Continúa la lectura: «Sed sobrios, velad» (1 P 5, 8). ¡Ser sobrios y ser vigilantes! Hemos de tener esa vigilancia porque el mundo parece ir contracorriente, parece que ya no tiene valores ni verdaderos sentimientos, ni siquiera tiene ese sentido de mirar a lo alto: sólo mira alrededor. Por lo tanto, debemos ser vigilantes y sobrios. ¿Cómo? Mirando siempre hacia lo alto, permaneciendo unidos a Cristo en la Eucaristía. En ella está vuestra fuerza.

«A las almas, las convertimos de rodillas», decía San Carlos Borromeo. Es decir, por la oración. Que en vuestra vida, por tanto, nunca falte ese valioso recurso.

Sin oración, la acción será una actividad humana, del sacerdote, no de Dios en beneficio de los demás. Luego permaneced siempre en contacto directo con Él, rezad continuamente, pidiéndole fuerzas para cada uno de vosotros. Sobre todo manteneos unidos a Cristo en la Eucaristía. El encuentro personal con Jesús Eucaristía sea el momento más importante de la vida de cada sacerdote.

Tened en cuenta que en breve todos vosotros, nuevos sacerdotes, seréis las manos de Cristo, los ojos, los oídos, la boca de Cristo. Y debéis haceros dignos de esa inmensa gracia, porque los fieles quieren ver en la persona de cada uno de vosotros al alter Christus. En cada sacerdote -no temo decirlo- quieren ver a un hombre extraordinario. Dios os ha elegido para que seáis hombres extraordinarios; tenéis, por tanto, el deber de serlo.

Insisto entonces, por amor de Dios, que la Eucaristía sea el momento más importante de vuestra vida. Porque Nuestro Señor Jesucristo es el primero y el último, es el principio y el objetivo final de vuestras acciones del día a día y de toda vuestra existencia.

Sed totalmente de Dios

Encontraréis dificultades, sin duda, no nos hagamos ilusiones a ese respecto, el mundo nos pone dificultades. Pero si estáis unidos a Cristo y, sobre todo, si miráis hacia la Virgen María, Madre de Dios y nuestra, Ella os ayudará y hará que esas dificultades fortalezcan todavía más vuestra entrega a Dios, vuestra decisión de ser enteramente de Él y así estar totalmente al servicio de los hermanos, de ser el arco, el puente entre ellos y Dios.

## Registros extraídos
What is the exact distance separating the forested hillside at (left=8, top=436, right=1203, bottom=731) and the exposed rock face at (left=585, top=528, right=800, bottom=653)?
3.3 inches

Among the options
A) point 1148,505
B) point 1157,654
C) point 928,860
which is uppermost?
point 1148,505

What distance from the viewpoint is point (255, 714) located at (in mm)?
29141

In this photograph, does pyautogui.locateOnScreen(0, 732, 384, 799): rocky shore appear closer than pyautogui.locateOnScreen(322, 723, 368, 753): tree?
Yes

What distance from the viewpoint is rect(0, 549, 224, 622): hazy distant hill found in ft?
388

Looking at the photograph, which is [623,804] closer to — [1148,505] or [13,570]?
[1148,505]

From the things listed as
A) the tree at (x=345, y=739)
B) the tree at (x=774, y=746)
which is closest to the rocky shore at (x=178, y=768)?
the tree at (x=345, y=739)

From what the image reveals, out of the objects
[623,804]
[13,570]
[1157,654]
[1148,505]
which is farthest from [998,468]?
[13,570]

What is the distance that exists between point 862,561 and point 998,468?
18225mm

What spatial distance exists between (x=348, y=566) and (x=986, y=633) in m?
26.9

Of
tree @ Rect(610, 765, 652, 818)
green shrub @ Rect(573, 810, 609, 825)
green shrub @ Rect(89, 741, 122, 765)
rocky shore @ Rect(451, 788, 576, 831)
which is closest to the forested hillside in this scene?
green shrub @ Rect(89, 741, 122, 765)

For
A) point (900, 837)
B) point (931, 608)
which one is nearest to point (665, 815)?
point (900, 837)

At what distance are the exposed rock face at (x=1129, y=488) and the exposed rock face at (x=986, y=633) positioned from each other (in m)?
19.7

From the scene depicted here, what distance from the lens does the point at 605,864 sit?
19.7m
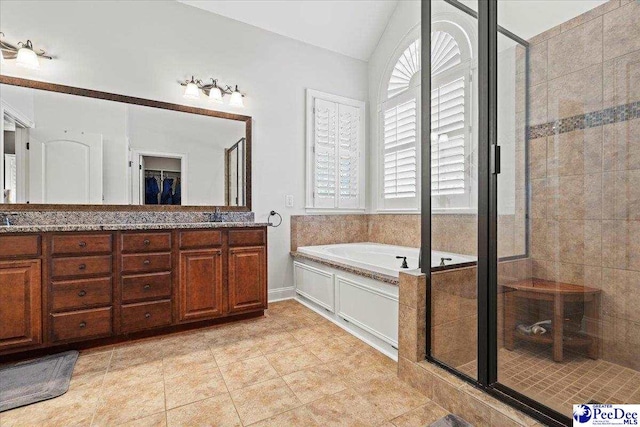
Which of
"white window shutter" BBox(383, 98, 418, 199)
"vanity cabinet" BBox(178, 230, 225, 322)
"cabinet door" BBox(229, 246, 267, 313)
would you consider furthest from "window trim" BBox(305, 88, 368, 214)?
"vanity cabinet" BBox(178, 230, 225, 322)

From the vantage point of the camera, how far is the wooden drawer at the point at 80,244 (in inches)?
83.7

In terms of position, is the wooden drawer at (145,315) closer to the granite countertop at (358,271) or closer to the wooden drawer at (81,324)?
the wooden drawer at (81,324)

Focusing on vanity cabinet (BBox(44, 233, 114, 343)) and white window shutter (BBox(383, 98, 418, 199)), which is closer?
vanity cabinet (BBox(44, 233, 114, 343))

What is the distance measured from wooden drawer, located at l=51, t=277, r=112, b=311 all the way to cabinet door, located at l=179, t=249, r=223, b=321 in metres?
0.51

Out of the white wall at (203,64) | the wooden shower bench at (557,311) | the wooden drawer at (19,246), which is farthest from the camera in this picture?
the white wall at (203,64)

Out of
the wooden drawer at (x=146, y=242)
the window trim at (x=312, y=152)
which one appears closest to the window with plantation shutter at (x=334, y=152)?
the window trim at (x=312, y=152)

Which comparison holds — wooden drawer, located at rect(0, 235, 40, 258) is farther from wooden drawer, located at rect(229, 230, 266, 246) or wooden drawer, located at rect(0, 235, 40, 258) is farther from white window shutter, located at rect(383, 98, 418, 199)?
white window shutter, located at rect(383, 98, 418, 199)

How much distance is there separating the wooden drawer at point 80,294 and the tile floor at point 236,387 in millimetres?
351

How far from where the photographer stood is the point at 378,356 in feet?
7.13

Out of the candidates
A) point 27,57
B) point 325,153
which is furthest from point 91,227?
point 325,153

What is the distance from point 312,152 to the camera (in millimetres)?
3674

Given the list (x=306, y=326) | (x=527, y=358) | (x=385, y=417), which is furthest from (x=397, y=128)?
(x=385, y=417)

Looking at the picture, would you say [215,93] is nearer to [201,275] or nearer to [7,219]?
[201,275]

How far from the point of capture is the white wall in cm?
260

## QUÉ HARÁ USTED
**1)** Indique si cada afirmación concuerda con el bloque de texto, respondiendo sí o no y citando textualmente las palabras que lo deciden: (a) se atribuye a San Carlos Borromeo la frase de que las almas se convierten de rodillas; (b) sin oración, la acción sigue siendo obra de Dios en beneficio de los demás; (c) el discurso se dirige a nuevos sacerdotes.
**2)** Según el bloque de texto, ¿hacia quién deben mirar los destinatarios para que las dificultades fortalezcan su entrega a Dios?

## RESULTADOS DEL EJERCICIO
**1)**
(a) Sí: «A las almas, las convertimos de rodillas», decía San Carlos Borromeo.
(b) No: «Sin oración, la acción será una actividad humana, del sacerdote, no de Dios en beneficio de los demás.»
(c) Sí: «Tened en cuenta que en breve todos vosotros, nuevos sacerdotes, seréis las manos de Cristo».

**2)** Hacia la Virgen María, Madre de Dios y nuestra.